▶ _Problem to work on_
The lines from the top of the records below through the one containing "genus: Canis" are to be transcribed exactly, and nothing else is to be added.
======== Data under study ========
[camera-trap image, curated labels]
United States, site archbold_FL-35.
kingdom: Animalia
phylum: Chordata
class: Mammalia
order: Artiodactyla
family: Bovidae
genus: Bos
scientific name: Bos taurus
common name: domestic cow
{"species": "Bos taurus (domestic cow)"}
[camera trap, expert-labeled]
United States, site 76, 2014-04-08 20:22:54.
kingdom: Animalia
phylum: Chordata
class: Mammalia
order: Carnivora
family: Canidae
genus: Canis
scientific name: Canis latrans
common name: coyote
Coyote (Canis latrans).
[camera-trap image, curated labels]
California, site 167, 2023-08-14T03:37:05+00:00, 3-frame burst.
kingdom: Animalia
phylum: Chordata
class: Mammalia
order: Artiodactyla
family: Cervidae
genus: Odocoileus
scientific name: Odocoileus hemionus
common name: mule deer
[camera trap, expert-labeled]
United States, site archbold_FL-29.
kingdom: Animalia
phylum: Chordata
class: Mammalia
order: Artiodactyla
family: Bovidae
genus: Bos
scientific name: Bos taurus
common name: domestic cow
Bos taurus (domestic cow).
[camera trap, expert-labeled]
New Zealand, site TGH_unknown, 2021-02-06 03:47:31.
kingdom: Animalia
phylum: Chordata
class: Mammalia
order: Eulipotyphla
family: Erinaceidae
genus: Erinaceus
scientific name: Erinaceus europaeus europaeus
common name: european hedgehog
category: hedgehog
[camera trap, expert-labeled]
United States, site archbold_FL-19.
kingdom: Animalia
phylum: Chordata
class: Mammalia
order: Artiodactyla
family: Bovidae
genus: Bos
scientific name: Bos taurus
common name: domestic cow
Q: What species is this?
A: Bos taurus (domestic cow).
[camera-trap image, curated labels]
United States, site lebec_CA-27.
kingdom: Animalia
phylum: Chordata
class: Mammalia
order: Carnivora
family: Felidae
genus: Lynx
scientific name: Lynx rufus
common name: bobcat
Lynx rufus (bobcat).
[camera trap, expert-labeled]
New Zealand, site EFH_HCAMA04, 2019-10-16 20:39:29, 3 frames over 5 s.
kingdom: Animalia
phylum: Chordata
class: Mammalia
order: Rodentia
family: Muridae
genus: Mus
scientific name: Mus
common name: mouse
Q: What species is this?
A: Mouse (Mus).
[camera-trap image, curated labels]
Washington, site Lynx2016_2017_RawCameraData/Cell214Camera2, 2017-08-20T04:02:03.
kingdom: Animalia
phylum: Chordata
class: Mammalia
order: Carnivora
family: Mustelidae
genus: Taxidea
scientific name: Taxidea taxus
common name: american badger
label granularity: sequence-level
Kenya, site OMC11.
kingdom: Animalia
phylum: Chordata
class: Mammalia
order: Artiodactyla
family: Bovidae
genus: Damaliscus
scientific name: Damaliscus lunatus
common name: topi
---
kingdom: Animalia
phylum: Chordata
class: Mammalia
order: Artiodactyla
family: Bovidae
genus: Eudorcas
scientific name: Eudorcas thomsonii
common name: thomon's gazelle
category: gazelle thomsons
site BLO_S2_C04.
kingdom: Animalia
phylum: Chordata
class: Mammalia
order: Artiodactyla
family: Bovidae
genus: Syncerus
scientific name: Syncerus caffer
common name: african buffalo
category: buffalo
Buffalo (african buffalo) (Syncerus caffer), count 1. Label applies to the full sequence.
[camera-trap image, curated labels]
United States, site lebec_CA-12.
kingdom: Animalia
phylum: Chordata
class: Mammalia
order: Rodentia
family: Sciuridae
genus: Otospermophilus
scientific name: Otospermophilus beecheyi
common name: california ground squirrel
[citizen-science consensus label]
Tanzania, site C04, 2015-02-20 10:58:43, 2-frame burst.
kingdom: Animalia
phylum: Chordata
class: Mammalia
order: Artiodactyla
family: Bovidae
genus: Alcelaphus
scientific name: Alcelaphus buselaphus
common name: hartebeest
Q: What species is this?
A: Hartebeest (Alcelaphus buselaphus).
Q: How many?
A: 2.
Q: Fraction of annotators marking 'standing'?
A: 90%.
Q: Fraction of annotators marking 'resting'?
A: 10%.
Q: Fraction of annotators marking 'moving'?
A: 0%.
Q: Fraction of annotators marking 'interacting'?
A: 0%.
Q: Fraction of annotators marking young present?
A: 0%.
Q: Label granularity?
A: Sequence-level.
========
▶ _Task response_
[camera-trap image, curated labels]
United States, site archbold_FL-35.
kingdom: Animalia
phylum: Chordata
class: Mammalia
order: Artiodactyla
family: Bovidae
genus: Bos
scientific name: Bos taurus
common name: domestic cow
{"species": "Bos taurus (domestic cow)"}
[camera trap, expert-labeled]
United States, site 76, 2014-04-08 20:22:54.
kingdom: Animalia
phylum: Chordata
class: Mammalia
order: Carnivora
family: Canidae
genus: Canis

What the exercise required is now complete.